Research & Papers

Saying More Than They Know: A Framework for Quantifying Epistemic-Rhetorical Miscalibration in Large Language Models

LLMs use rhetorical devices like tricolon at nearly twice the rate of human experts, revealing a measurable 'AI signature'.

Deep Dive

A new research paper by Asim Bakhshi introduces a formal framework for detecting a core flaw in modern large language models (LLMs): 'epistemic-rhetorical miscalibration.' This describes the systematic tendency of models like GPT-4 and Claude to deploy persuasive rhetorical techniques—such as tricolons (groups of three) or false hesitancy markers—at a rate that far outstrips their genuine grounding in knowledge or evidence. The study proposes a triadic taxonomy of 'epistemic-rhetorical markers' and operationalizes it through three composite metrics: Form-Meaning Divergence (FMD), Genuine-to-Performed Epistemic Ratio (GPR), and Rhetorical Device Distribution Entropy (RDDE).

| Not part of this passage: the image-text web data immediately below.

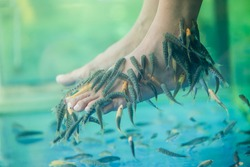 Fish spa pedicure massage treatment.
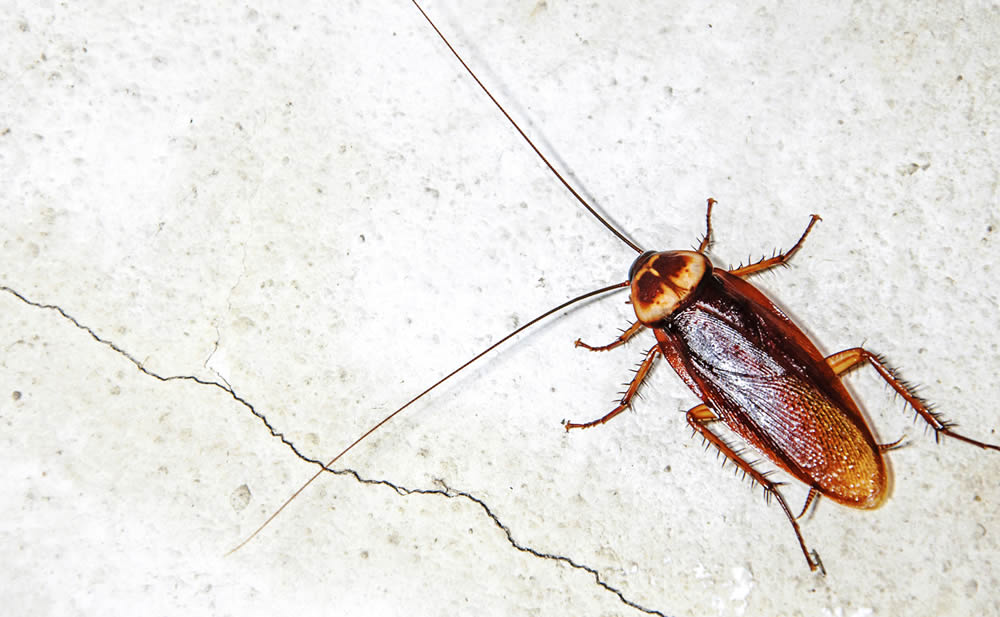 Houston Pest Management Companies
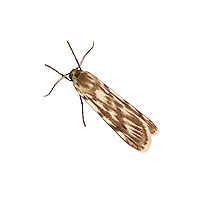 72.032 (2053)<br /> Speckled Footman - Coscinia cribraria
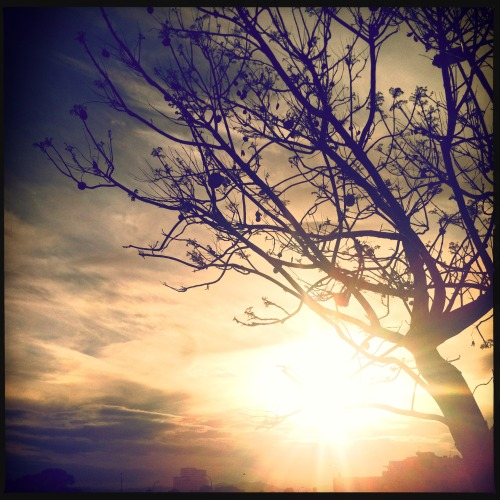 The sun is always shining somewhere.~☀  #day8_sun #hipstachallenge #hipstagraphy #hipstaconnect #makebeautiful
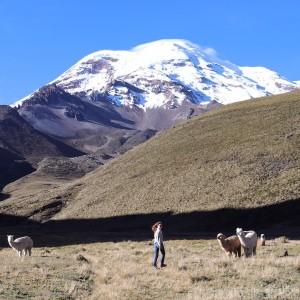 Walking among llamas at Volcan Chimborazo Ecuador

Applying this framework to a corpus of 225 argumentative texts (approximately 0.6 million tokens) from human experts, non-experts, and LLMs revealed a consistent, model-agnostic 'AI signature.' LLM-generated texts produced tricolon at nearly twice the rate of expert human authors (Δ = 0.95) and displayed performed hesitancy markers at twice the human density. Crucially, the FMD metric—measuring the gap between linguistic form and substantive meaning—was significantly elevated in LLM texts compared to both human groups (p < 0.001). Furthermore, LLMs distributed rhetorical devices far more uniformly across documents, lacking the natural variation of human writing.

The findings, grounded in theories from Gricean pragmatics to Brandomian inferentialism, confirm theoretical intuitions about LLM communication. More practically, the annotation pipeline is fully automatable, positioning the framework as a lightweight screening tool. It can flag AI-generated content based on its epistemic overconfidence and stylistic uniformity, offering a theoretically robust feature set for next-generation detection systems that look beyond statistical patterns to deeper communicative flaws.

Key Points
  • LLMs use the tricolon rhetorical device at a rate 95% higher than human experts, creating a measurable stylistic fingerprint.
  • The key 'Form-Meaning Divergence' metric was significantly higher in AI text (p < 0.001), showing a gap between confident style and shallow substance.
  • The framework's pipeline is fully automatable, enabling its use as a lightweight screening tool for AI-generated content detection.

Why It Matters

Provides a new, theory-driven method to detect AI text by measuring its overconfident style, moving beyond simple pattern matching to identify a core LLM flaw.